To understand is to grasp, to receive a particular impression from an object, to let it work on one. To let the proposition work on one; to consider consequences of the proposition, to imagine them, etc.
What we call "understanding" is a psychological phenomenon that has a special connection with the phenomena of learning and using our human language.
Now a major problem with Wittgenstein is understanding which 'voices' are his own and which are those of an interlocutor, opponenent or 'intermediate self' (one where W is putting forward an instinctive view of his own ['I would like to say'] to be later refined.) I find that this is easier to work out in the Philosophical Investigations where his opponents views are more often than not put in quotation marks. In Philosophical Grammar, I am constantly wondering whether views in the regular flow of the text are his or not. However, that may be an artifact due to his thought being in a transitional phase.
Despite this, I have no reason to doubt that the above quotations are his views. Perhaps others may care to disagree. He here links psychology to 'learning' and 'use' which, as I said in the previous post, are crucial to understand later W's views.
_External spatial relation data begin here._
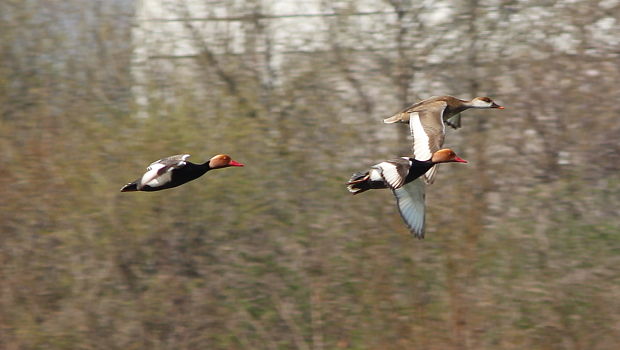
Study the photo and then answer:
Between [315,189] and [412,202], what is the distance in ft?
16.4

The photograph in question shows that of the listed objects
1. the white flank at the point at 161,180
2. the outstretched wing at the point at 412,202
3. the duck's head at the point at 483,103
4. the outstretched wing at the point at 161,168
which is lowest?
the outstretched wing at the point at 412,202

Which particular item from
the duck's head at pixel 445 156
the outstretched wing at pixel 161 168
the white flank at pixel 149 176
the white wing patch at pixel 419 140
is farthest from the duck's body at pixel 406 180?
the white flank at pixel 149 176

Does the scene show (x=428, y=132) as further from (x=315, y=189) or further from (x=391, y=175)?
(x=315, y=189)

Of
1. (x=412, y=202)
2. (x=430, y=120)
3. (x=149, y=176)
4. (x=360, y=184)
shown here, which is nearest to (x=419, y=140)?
(x=430, y=120)

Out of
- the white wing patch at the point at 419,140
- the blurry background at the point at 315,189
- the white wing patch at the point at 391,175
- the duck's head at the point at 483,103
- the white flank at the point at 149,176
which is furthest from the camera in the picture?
the blurry background at the point at 315,189

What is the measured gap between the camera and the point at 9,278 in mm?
11852

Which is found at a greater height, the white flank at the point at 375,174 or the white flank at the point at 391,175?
the white flank at the point at 391,175

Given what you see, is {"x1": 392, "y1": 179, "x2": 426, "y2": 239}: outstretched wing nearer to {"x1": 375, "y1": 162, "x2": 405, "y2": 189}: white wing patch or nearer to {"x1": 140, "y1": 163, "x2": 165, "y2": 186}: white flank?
{"x1": 375, "y1": 162, "x2": 405, "y2": 189}: white wing patch

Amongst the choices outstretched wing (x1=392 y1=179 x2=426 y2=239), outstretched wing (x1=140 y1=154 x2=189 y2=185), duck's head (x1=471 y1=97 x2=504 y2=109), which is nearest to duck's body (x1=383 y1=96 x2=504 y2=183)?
duck's head (x1=471 y1=97 x2=504 y2=109)

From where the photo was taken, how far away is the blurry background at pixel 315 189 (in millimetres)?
11711

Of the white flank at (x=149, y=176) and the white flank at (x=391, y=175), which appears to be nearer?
the white flank at (x=391, y=175)

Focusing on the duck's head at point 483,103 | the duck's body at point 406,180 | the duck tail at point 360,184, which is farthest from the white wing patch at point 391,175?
the duck's head at point 483,103

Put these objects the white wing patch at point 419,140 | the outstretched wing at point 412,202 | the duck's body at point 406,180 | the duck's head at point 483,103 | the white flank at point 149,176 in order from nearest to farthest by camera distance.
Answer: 1. the duck's body at point 406,180
2. the white flank at point 149,176
3. the white wing patch at point 419,140
4. the outstretched wing at point 412,202
5. the duck's head at point 483,103

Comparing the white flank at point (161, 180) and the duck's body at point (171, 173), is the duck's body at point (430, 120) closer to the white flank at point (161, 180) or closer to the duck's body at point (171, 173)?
the duck's body at point (171, 173)
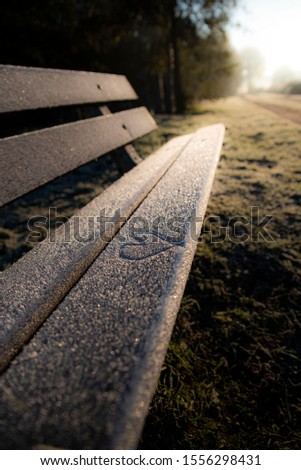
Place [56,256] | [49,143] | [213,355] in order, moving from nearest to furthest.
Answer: [56,256]
[49,143]
[213,355]

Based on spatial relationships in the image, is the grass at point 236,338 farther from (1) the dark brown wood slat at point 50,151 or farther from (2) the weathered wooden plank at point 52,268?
(1) the dark brown wood slat at point 50,151

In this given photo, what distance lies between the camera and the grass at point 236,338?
969 mm

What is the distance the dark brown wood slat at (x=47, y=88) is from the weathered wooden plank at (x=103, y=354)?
0.73m

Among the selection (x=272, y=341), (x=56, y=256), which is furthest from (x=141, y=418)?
(x=272, y=341)

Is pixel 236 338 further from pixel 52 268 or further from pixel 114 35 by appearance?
pixel 114 35

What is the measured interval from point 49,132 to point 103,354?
0.88 metres

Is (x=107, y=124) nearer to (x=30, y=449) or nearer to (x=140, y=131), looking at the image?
(x=140, y=131)

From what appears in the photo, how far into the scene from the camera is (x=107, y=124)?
4.91 ft

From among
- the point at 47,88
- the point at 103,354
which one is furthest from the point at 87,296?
the point at 47,88

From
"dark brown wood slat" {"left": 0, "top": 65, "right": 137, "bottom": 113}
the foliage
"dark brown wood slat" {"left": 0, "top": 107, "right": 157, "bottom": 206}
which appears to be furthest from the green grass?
the foliage

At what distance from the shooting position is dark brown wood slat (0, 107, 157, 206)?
869 millimetres

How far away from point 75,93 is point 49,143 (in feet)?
1.69

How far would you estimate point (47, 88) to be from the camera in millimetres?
Result: 1268

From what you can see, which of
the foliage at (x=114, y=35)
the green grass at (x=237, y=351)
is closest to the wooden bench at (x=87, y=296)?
the green grass at (x=237, y=351)
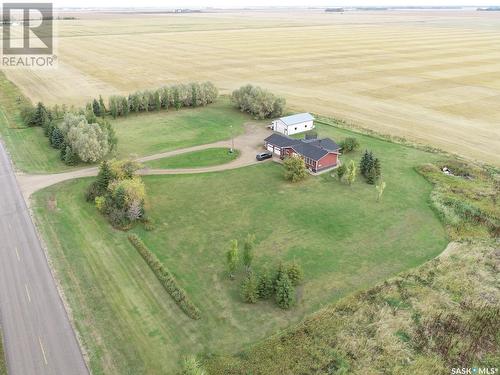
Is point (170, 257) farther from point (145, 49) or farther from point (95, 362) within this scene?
point (145, 49)

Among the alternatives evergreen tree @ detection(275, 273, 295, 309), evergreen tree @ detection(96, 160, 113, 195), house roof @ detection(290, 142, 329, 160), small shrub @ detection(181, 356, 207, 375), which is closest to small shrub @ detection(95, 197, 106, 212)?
evergreen tree @ detection(96, 160, 113, 195)

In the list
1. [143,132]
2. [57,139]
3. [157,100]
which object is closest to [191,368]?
[57,139]

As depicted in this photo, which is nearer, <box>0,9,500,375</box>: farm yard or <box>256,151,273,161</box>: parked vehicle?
<box>0,9,500,375</box>: farm yard

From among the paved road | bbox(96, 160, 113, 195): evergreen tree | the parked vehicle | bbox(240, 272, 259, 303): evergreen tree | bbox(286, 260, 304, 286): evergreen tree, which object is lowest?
the paved road

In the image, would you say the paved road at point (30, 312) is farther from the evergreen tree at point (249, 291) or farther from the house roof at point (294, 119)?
the house roof at point (294, 119)

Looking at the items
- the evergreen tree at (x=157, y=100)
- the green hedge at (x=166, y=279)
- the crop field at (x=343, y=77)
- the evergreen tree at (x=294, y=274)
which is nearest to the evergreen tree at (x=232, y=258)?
the green hedge at (x=166, y=279)

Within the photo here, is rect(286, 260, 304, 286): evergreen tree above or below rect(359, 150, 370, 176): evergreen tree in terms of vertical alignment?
below

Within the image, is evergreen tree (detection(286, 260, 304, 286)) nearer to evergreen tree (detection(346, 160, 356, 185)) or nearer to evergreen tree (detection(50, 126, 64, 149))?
evergreen tree (detection(346, 160, 356, 185))

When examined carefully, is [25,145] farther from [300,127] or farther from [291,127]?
[300,127]
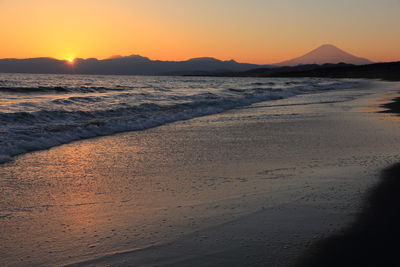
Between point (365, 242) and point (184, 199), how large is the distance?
1.99 m

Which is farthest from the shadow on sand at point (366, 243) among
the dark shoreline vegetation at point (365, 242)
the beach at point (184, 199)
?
the beach at point (184, 199)

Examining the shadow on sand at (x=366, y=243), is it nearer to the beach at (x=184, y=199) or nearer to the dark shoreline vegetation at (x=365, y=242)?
the dark shoreline vegetation at (x=365, y=242)

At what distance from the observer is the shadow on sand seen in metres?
2.93

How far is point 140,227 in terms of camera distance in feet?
11.9

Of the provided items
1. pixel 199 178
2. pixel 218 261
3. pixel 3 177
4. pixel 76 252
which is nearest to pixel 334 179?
pixel 199 178

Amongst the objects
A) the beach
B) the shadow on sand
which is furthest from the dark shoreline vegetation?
the beach

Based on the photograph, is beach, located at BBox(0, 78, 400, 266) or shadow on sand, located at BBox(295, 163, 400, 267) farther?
beach, located at BBox(0, 78, 400, 266)

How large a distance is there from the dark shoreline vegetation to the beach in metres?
0.10

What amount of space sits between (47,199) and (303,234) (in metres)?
2.92

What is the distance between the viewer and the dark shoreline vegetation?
115 inches

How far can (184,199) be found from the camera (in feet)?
14.7

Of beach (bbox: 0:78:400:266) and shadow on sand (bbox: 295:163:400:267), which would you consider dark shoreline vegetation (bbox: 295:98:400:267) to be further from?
beach (bbox: 0:78:400:266)

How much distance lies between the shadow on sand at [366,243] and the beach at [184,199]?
0.11 meters

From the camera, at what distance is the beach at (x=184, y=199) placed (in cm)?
313
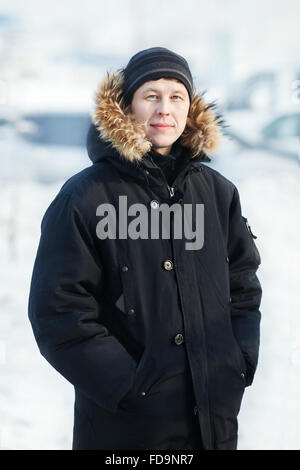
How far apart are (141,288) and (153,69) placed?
63 centimetres

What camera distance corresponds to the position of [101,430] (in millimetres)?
1471

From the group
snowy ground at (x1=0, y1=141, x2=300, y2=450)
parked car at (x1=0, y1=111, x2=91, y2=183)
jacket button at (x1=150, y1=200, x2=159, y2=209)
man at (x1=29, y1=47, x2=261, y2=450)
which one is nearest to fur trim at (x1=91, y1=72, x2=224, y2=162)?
man at (x1=29, y1=47, x2=261, y2=450)

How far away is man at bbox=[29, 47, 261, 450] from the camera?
139cm

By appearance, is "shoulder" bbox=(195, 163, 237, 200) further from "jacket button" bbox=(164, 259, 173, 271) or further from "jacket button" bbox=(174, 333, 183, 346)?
"jacket button" bbox=(174, 333, 183, 346)

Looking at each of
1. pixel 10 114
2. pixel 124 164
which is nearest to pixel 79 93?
pixel 10 114

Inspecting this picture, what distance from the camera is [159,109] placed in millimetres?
1497

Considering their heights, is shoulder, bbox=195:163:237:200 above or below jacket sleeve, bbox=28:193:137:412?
above

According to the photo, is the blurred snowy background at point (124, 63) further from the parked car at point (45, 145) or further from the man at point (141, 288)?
the man at point (141, 288)

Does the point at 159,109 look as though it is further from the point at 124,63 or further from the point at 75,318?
the point at 124,63

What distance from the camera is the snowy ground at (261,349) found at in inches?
92.4

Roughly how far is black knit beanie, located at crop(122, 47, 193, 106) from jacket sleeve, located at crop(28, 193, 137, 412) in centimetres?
40

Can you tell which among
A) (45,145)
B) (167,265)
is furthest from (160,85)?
(45,145)

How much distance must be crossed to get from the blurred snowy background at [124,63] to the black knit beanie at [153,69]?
5.50 feet

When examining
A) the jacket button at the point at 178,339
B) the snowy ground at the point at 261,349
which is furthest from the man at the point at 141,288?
the snowy ground at the point at 261,349
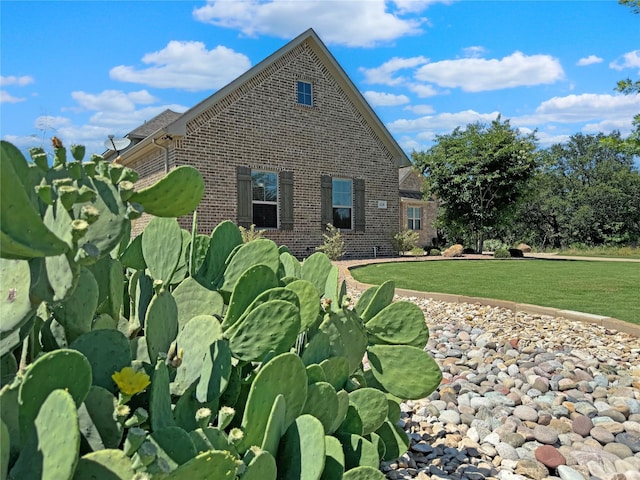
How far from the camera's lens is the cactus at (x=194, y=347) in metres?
1.09

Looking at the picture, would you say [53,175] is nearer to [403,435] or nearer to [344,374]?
[344,374]

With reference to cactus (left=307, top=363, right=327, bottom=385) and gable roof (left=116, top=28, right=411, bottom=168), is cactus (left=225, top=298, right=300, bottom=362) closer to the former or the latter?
cactus (left=307, top=363, right=327, bottom=385)

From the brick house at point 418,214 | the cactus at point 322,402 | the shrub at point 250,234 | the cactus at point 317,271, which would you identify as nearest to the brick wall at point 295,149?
the shrub at point 250,234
And the 'use' in 'using our human language' is not denoting what he sometimes calls 'use in language' or at least I think not. That is the use that is internal to the grammar of the language. Instead, it is looking at 'use' as part of 'what happens' in using our language. And these connections don't seem to place 'psychology' as some mysterious mental process. I approve!
However, my excitement at this quote slightly abated as I read on. He goes on with a long paragraph detailing why we shouldn't consider 'remembering' a meaning as 'seeing it in the mind's eye' (the usual stuff!) and then says the following:
The psychological process of understanding is in the same case as the aritmetical object Three. The word 'process' in the one case, and the word "object" in the other produce a false grammatical attitude to the word
Now this is the question as is often the case with Wittgenstein: is it wrong to call some concept x, or can it just have misleading consequences? It seems here that it is not wrong to call understand a psychological matter; it is just that we may take the false grammatical attitude (the emphasis on attitude is his, not mine). It is not necessarily wrong when used in connection with 'use'; it is only misleading when we misunderstand the grammar of 'understanding'.
If it does have misleading or confusing consequences, is there a way to use the same word without those misleading consequences? This is especially pertinent with regard to 'understanding and psychology': we are much more likely in every day language to call understanding a matter of psychology than we are to call 'three' an object. Whilst Wittgenstein will completely avoid using a term that he believes leads to confusion, this could be seen as overstatement on his part. Language that is confusing in one context can be perfectly clear in another.
The everpresent question: can we talk psychology without creating a myth of symbolism or psychology?